Analyzing the Runtime

This time round, we have truly solved the problem. Previously, we failed because we could not project \(A\) onto the column space of \(SA\) in the desired time bounds. But this time round, \(SAR\) has dimensions \(\text{poly} \left( \frac{k}{\epsilon} \right) \times \text{poly} \left( \frac{k}{\epsilon} \right)\), and \(AR\) is a \(n \times \left( \frac{k}{\epsilon} \right)\) matrix that takes \(\nnz{A}\) time to compute, which means that \(AR(SAR)^-(SAR)\) can be computed in time \(n \cdot \text{poly}\left( \frac{k}{\epsilon} \right) \in {O\left(\nnz{A} +(n+d) \operatorname{poly}\left( \frac{k}{\epsilon} \right)\right)}\).

As a result, we can proceed to compute \(Y\) in Equation \ref{eq:change-var} by performing truncated SVD in time \(O\left(n \cdot \text{poly} \left( \frac{k}{\epsilon} \right)\right)\).

As noted previously, our solution \(Y\) must look like \(Y = XSAR\) for some \(X\). We can thus solve for \(X = Y(SAR)^-\).

Then by Equation \ref{eq:target}, the final rank-\(k\) approximation that we wish to return is \(XSA = Y(SAR)^-SA\). A final caveat here is that we must return \(Y(SAR)^-SA\) in factored form, because if we multiply out the matrices it is a \(n \times d\) matrix, which does not fit in our desired running time.

Returning the Output in Factored Form

We want to output \(LR = Y(SAR)^-SA\) as \(L, R\) where \(L\) is \(n \times k\) and \(R\) is \(k \times d\).

To do so, recall that \(Y\) is \(n \times \text{poly} \left( \frac{k}{\epsilon} \right)\) and so we can recover its SVD representation as \(Y = U \Sigma V^\top\). Then let

\[\begin{align} L & = U \Sigma, \\ R & = V^\top (SAR)^-SA, \end{align}\]

where \(L\) is \(n \times k\) and \(R\) is \(k \times d\). One can check that we can perform all the matrix multiplications within the time bounds.

Bounding the Failure Probability

The sketch by \(S\) and \(R\) may both fail to be an affine embedding with some constant probability, say \(\delta = \frac{1}{100}\). Then we can simply union bound over \(S\) and \(R\) failing to show that the construction works with small constant failure probability.

Summary

That was a lot of discussion and analysis, but in the end, the low-rank approximation algorithm is very simple.

  1. Compute \(SA\).
  2. Compute \(SAR\) and \(AR\).
  3. Compute \(\argmin_Y \left\|Y-A R(S A R)^{-}(S A R)\right\|_{\mathrm{F}}^{2}\) by truncated SVD.
  4. Output \(Y(SAR)^{-}SA\) in factored form.

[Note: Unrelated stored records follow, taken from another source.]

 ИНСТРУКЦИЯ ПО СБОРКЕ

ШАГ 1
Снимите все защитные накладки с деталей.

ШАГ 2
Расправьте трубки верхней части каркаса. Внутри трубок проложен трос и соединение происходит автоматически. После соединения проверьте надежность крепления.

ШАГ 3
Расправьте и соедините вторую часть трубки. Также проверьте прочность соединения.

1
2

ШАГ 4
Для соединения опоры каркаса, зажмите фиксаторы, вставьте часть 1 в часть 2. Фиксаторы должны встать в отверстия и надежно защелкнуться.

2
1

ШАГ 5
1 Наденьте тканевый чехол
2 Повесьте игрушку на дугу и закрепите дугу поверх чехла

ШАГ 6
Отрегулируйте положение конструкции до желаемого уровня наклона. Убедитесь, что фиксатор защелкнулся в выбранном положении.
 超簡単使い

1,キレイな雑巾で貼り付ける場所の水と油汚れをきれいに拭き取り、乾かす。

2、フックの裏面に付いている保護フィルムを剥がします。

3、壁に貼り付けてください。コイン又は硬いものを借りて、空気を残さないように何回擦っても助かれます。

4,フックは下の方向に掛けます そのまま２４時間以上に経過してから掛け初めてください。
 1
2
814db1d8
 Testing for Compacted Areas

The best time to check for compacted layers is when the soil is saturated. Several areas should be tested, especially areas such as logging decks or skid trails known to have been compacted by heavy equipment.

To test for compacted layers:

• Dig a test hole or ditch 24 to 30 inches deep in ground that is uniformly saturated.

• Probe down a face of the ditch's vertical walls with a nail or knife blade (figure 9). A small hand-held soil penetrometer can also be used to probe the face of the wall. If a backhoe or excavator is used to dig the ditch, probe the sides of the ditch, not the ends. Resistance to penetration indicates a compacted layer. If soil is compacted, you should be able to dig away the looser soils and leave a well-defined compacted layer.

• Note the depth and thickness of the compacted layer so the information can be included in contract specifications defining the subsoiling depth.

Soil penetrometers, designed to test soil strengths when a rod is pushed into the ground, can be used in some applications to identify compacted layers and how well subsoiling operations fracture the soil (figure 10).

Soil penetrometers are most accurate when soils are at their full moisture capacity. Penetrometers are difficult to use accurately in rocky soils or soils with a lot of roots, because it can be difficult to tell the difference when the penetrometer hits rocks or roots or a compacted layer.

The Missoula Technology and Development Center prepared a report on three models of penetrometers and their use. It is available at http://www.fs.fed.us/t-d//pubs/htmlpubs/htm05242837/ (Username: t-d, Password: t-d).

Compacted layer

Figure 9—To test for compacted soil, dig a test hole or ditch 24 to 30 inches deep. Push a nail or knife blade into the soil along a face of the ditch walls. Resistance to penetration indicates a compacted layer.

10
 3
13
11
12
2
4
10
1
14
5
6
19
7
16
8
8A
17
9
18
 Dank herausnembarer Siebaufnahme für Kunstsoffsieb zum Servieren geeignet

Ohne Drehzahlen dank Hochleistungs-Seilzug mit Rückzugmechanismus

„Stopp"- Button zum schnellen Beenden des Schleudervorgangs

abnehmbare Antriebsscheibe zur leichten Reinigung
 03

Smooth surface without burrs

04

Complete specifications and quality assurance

This takes \(O\left(\nnz{A}+(n+d) \text{poly} \left( \frac{k}{\epsilon} \right) \right)\) time overall, which is much faster than applying truncated SVD to \(A\) directly.

References

  • Kenneth L. Clarkson and David P. Woodruff. Low rank approximation and regression in input sparsity time. CoRR, abs/1207.6365, 2012. URL: http://arxiv.org/abs/1207.6365, arXiv:1207.6365.
  • Tamas Sarlos. Improved approximation algorithms for large matrices via random projections. In 2006 47th Annual IEEE Symposium on Foundations of Computer Science (FOCS’06), pages 143–152, 2006. doi:10.1109/FOCS.2006.37.